Directions for this task - All lines holding the word "frames" should be located in the records and copied.

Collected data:

..........

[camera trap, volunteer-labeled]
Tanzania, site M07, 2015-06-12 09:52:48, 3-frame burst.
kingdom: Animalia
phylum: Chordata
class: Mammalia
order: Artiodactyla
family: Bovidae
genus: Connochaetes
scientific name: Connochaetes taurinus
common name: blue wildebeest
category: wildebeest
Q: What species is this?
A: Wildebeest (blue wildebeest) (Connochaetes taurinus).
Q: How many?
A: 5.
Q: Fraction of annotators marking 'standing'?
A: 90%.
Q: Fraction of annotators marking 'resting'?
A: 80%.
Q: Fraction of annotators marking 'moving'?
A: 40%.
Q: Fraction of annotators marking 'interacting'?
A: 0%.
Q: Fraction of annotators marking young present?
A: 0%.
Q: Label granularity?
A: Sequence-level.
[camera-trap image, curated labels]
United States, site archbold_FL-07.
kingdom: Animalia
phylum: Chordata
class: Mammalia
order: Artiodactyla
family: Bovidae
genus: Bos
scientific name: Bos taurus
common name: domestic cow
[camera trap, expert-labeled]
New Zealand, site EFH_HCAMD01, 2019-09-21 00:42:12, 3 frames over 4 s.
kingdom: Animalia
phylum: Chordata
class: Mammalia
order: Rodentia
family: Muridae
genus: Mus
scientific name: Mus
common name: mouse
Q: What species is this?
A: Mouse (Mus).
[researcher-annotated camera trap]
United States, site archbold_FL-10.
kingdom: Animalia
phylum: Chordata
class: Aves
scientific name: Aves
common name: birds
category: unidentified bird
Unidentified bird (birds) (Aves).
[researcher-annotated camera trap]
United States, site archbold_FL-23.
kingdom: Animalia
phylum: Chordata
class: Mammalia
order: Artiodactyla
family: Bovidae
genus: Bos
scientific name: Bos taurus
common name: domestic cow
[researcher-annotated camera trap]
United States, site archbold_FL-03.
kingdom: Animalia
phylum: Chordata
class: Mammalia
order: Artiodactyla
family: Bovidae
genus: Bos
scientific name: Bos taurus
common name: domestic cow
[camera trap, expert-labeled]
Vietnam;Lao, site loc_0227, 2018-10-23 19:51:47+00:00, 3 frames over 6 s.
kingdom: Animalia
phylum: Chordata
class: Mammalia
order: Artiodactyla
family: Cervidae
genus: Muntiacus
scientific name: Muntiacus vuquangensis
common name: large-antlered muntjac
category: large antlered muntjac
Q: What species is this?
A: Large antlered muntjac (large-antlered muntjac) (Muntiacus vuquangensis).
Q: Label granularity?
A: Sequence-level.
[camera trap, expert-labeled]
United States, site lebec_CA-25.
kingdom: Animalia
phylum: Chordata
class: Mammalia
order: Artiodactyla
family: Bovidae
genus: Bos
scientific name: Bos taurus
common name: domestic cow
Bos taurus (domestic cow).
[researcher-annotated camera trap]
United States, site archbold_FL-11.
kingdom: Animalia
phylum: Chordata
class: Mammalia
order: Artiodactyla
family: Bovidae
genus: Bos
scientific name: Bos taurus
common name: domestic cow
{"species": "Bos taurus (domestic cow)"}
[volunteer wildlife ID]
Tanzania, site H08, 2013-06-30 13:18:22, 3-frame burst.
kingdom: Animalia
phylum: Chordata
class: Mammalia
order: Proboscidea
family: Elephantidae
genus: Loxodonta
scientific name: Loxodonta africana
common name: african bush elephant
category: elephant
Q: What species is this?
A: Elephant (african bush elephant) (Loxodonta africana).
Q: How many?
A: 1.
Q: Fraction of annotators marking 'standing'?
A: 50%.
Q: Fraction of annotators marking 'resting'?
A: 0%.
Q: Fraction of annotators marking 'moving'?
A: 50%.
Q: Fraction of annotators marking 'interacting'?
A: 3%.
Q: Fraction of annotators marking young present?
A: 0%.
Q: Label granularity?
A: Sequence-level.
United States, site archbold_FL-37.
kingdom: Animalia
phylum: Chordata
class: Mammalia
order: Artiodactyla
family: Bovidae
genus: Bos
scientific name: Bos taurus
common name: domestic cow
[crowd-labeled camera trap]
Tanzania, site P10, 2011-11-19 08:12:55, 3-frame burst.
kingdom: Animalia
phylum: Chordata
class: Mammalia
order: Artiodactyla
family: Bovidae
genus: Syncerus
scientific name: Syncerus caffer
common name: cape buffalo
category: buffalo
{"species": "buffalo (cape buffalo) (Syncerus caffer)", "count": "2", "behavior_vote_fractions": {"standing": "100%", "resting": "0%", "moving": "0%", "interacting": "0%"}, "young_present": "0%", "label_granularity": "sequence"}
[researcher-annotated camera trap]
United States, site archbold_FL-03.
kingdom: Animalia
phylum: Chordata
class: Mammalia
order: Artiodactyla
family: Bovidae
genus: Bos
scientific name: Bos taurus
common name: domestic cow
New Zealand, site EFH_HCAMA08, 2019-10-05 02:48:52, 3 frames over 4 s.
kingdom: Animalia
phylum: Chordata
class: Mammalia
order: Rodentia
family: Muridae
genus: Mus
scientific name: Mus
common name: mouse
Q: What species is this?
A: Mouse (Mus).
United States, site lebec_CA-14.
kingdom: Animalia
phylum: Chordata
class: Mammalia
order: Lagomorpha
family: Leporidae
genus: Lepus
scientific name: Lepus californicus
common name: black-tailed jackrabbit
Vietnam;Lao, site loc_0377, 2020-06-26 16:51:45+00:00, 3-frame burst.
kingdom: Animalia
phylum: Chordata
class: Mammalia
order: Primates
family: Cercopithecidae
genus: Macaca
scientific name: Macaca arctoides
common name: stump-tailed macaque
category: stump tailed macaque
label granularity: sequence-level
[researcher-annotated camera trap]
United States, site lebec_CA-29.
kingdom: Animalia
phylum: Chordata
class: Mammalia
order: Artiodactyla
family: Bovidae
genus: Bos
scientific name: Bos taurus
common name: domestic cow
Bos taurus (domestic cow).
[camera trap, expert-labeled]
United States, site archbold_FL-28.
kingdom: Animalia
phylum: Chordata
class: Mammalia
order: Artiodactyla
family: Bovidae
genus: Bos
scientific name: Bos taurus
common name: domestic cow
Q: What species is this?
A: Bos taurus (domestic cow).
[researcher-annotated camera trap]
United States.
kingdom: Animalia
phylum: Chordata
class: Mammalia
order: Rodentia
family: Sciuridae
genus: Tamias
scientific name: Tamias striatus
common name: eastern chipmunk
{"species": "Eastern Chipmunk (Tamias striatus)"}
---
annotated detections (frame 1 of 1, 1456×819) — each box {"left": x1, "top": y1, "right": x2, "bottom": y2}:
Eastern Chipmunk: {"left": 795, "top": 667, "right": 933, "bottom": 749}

..........

Answer space -
New Zealand, site EFH_HCAMD01, 2019-09-21 00:42:12, 3 frames over 4 s.
Vietnam;Lao, site loc_0227, 2018-10-23 19:51:47+00:00, 3 frames over 6 s.
New Zealand, site EFH_HCAMA08, 2019-10-05 02:48:52, 3 frames over 4 s.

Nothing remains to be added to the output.